> _ARBEITSAUFTRAG 1_
Warum war es für Scheele laut dem Textauszug anders als sonst, den Fall der Mauer im Fernsehen zu sehen? Antworte in ein bis drei Sätzen.
> _ARBEITSAUFTRAG 2_
In welchen Jahren war Paul-Werner Scheele nach dem Textauszug Bischof von Würzburg?

> _TEXTAUSZUG_
- - -
Interview mit Bischof em. Dr. Paul-Werner Scheele zum 20. Jahrestag des Mauerfalls am 9. November

Würzburg (POW) In den Jahrzehnten nach dem Zweiten Weltkrieg teilte die Zonengrenze zwischen der Bundesrepublik Deutschland und der DDR auch die Diözese Würzburg. Die beiden südthüringischen Dekanate Meiningen und Saalfeld waren vom Bistum getrennt und für den Bischof von Würzburg nur schwer erreichbar. Bischof em. Dr. Paul-Werner Scheele (81), von 1979 bis 2003 Bischof von Würzburg, fand dennoch Wege, die Katholiken jenseits der Mauer zu besuchen. Im folgenden Interview spricht er über seine Kontakte nach Südthüringen vor 1989, über den Mauerfall vor 20 Jahren und über die Folgen der Einheit für das Bistum Würzburg.

POW: Herr Bischof, wie und wo haben Sie den Fall der Mauer am 9. November 1989 erlebt?

Bischof em. Dr. Paul-Werner Scheele: Wie die meisten Deutschen habe ich den Fall der Mauer am Fernseher miterlebt. Dabei war es anders als sonst, wenn man vieles vorüberflimmern lässt, weil es einen nicht persönlich betrifft. Diesmal ging es einem unter die Haut. Das Leben als Deutscher bekam eine neue Qualität.

POW: Hatten Sie mit dem Mauerfall und dem Zusammenbruch der DDR gerechnet?
- - -
> _GESAMMELTE DATEN_
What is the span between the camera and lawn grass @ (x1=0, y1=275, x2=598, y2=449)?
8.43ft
- - -
> _LÖSUNG 1_
Sonst lässt man beim Fernsehen vieles vorüberflimmern, weil es einen nicht persönlich betrifft. Beim Mauerfall ging es einem dagegen unter die Haut, und das Leben als Deutscher bekam eine neue Qualität.

> _LÖSUNG 2_
Von 1979 bis 2003.